In aspects the forecast may be configured to calculate a
stress-time accumulator associated with the history of the usage of
the loudspeaker to a present point in time. In one non-limiting
example, a stress-time accumulator may be calculated by integrating
(e.g., leaky integrating, accumulating, etc.) a stress function
over time so as to generate an increasing numerical value. In
aspects, the stress function may be dependent on the associated
loudspeaker family, and/or may be generated from one or more
lifetime tests performed on a given family of loudspeakers (e.g., a
function created during one or more lifetime tests thereof, a
function created from one or more accelerated lifetime tests during
product development/manufacturing/field testing, or the like, one
or more field recall assessments [e.g., field based reports on
stress-time accumulation to failure from a related product
population, etc.]). In aspects, the present stress-time accumulator
may be assessed at any time during the usage of the device for use
in the lifetime prediction (e.g., as part of a method and/or system
to determine the remaining life thereof).
In aspects, the stress-time accumulator may be a measure of the
usage severity of the associated loudspeaker over the lifetime
thereof. In making a prediction of the remaining lifetime, one or
more aspects of the system may compare one or more time stamps with
the stress-time accumulator, one or more stress functions, and/or
one or more lifetime tests to generate a lifetime ratio of the
usage to date versus a maximal usage to failure.
In aspects, the maximal usage to failure may be determined based on
one or more speaker family accelerated lifetime tests, field recall
data, etc. The maximal usage to failure may include one or more
safety factors to ensure that an acceptable percentage of the
loudspeaker family would survive until such a level during use
(e.g., 96% of all loudspeakers in the family, 99% of the
loudspeakers, etc.).
Thus, the ratio may be used to predict remaining lifetime of the
loudspeaker, based upon the stress-time accumulator at a present
moment in time.
In aspects, the lifetime ratio may be compared with one or more
timestamps in order to predict how much time may be left to failure
of the associated loudspeaker. In aspects, the ratio may be used as
a control and/or protection parameter to limit the maximal stress
that a loudspeaker may be put under during future usage, in order
to extend the minimal expected lifetime thereof beyond a
predetermined point in the future (e.g., until after a warranty
expiration, until a predetermined time from purchase, until a
predetermined maximal usage, etc.).
By way of non-limiting example, a first customer may heavily use a
loudspeaker in accordance with the present disclosure when the
loudspeaker is first put into service.
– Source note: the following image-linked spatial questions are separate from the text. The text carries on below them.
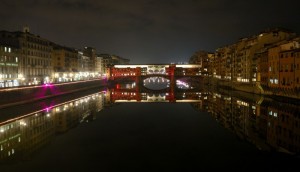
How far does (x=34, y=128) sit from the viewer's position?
24906 mm

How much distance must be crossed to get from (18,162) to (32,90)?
26530 mm

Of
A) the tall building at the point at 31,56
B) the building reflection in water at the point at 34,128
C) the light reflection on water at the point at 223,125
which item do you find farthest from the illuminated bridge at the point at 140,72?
the building reflection in water at the point at 34,128

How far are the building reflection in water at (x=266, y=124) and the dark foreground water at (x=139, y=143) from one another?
3.0 inches

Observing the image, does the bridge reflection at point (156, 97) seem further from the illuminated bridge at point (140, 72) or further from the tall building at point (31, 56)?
the illuminated bridge at point (140, 72)

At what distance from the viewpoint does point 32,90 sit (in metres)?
40.9

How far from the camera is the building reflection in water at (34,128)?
1848cm

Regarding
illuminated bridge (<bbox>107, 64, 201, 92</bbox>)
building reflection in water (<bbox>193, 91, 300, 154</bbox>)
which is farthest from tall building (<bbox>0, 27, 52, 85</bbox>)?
building reflection in water (<bbox>193, 91, 300, 154</bbox>)

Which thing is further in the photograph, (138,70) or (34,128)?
(138,70)

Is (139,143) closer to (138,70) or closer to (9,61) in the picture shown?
(9,61)

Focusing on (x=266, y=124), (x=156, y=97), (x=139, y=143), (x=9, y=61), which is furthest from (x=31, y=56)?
(x=266, y=124)

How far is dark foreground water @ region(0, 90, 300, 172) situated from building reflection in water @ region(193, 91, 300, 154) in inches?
3.0

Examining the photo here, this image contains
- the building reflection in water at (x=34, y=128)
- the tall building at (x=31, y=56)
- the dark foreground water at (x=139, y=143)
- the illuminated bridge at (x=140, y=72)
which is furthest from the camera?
the illuminated bridge at (x=140, y=72)

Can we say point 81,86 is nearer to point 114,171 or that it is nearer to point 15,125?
point 15,125

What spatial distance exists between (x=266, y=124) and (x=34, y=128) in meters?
18.7
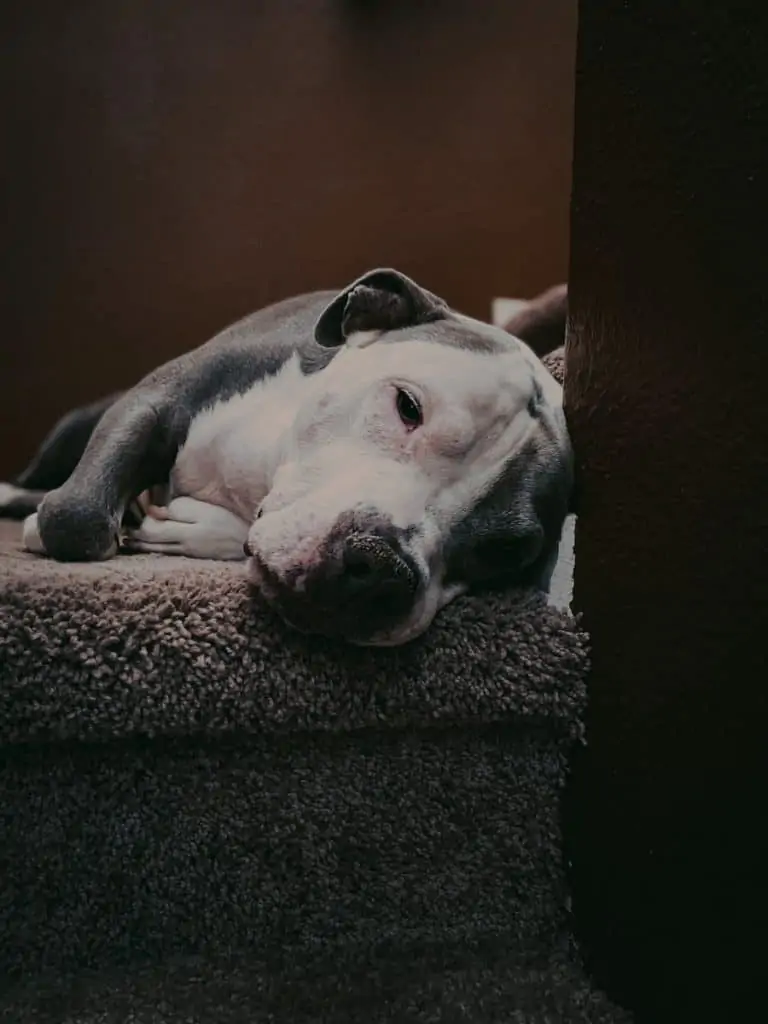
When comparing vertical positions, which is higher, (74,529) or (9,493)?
(74,529)

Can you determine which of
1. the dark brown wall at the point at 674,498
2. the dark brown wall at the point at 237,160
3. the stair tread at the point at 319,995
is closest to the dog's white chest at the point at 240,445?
the dark brown wall at the point at 674,498

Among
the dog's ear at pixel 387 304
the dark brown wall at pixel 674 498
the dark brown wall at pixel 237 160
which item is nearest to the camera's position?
the dark brown wall at pixel 674 498

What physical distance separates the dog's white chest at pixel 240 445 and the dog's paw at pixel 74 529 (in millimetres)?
173

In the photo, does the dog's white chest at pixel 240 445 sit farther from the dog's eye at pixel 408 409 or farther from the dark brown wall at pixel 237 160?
the dark brown wall at pixel 237 160

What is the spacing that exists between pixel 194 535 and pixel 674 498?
0.65 meters

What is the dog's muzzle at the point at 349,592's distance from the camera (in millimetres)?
875

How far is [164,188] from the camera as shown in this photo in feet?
6.97

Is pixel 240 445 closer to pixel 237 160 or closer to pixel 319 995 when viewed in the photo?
pixel 319 995

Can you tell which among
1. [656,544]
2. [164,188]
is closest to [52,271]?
[164,188]

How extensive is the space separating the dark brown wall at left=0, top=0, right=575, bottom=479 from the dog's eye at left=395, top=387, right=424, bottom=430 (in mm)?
1186

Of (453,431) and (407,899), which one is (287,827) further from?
(453,431)

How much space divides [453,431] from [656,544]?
10.8 inches

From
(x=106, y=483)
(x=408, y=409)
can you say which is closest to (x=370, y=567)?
(x=408, y=409)

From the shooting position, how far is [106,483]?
4.01 feet
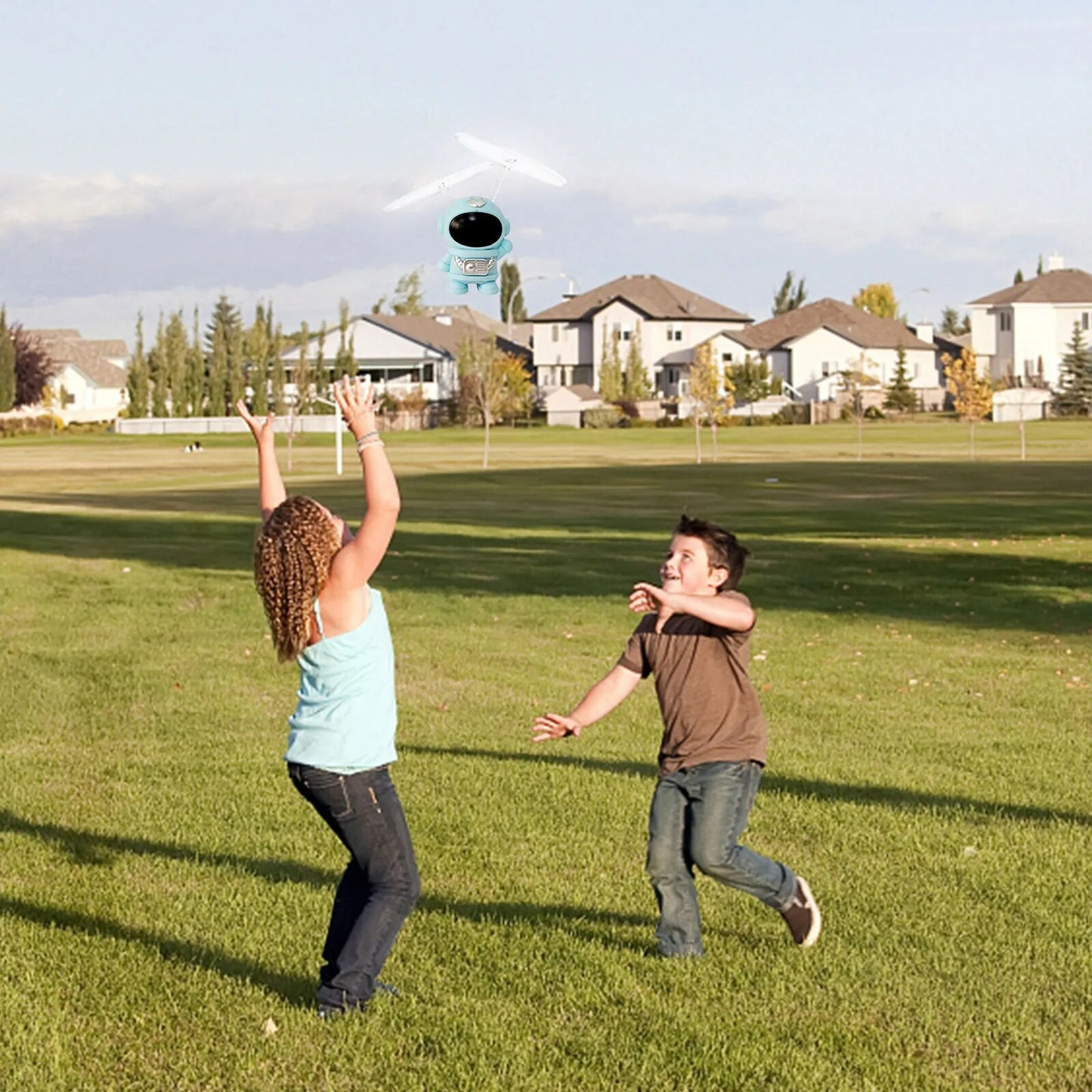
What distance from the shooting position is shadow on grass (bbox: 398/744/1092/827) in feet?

Based upon the stress-time
accumulator, a speaker protection algorithm in accordance with the
present disclosure may limit the maximal stress levels that the
first customer can continue to place the loudspeaker under going
forward, so as to extend the lifetime thereof to beyond a timestamp
in the future. By way of non-limiting example, a second user may
intermittently use a loudspeaker in accordance with the present
disclosure at high stress levels but only over short periods at a
time up until a present time period. Based upon the stress-time
accumulator after a given period of time, a forecast may be made to
determine that the usage profile for the second customer may result
in an adequately long lifetime for the associated loudspeaker, thus
a speaker protection algorithm in accordance with the present
disclosure, may leave the maximal stress levels at the factory
settings.
A forecast in accordance with the present disclosure, may be used
in combination with one or more long term lifetime planning
algorithms (e.g., so as to manage the lifetime of a component, a
loudspeaker, etc.), as part of a service contract dispute (e.g., so
as to determine if the usage profile of a customer was within a
contractual limit), as part of a diagnostic and/or forensic test
(e.g., to determine when/why a loudspeaker failed in service),
combinations thereof, and the like.
In aspects, the forecast may be used as part of a usage profile
calculation (e.g., so as to characterize the usage profile of a
customer). The usage profile may be used to calculate one or more
fatigue related damage accumulation, fatigue life calculations,
temperature and excursion limits, combinations thereof, and the
like. The usage profiles may then be used to limit loudspeaker
response, only if the over-use thereof is expected to lead to a
diminution of the lifetime thereof within a warranty period,
etc.
In aspects, the absolute maximums in addition to the dynamic
aspects that look at a ratio of dwell time and power/temperature
levels to ensure speaker safety.
In aspects, an additional observer may be configured to predict the
excursion of the loudspeaker from a combination of the input
signals and feedback signals derived from the loudspeaker and/or
sensory feedback blocks in accordance with the present disclosure.
Such a configuration may be advantageous for predicting excursion
issues before they arise in practice, so as to clamp down on the
drive signals before an excursion limit is hit (thereby avoiding
damage to the associated loudspeaker).
In aspects, the resonant frequency of a speaker may be mapped to
the spectral impedance curve of an associated loudspeaker in
accordance with the present disclosure. By design an adaptive
filter following the resonant peak based on the impedance curve,
said resonant peak of the speaker can be suppressed. The resulting
system may be advantageous for protecting a speaker with a
behavioral model that is consistent for one or more aspects of
frequencies, over changing temperature, aging fatigue etc.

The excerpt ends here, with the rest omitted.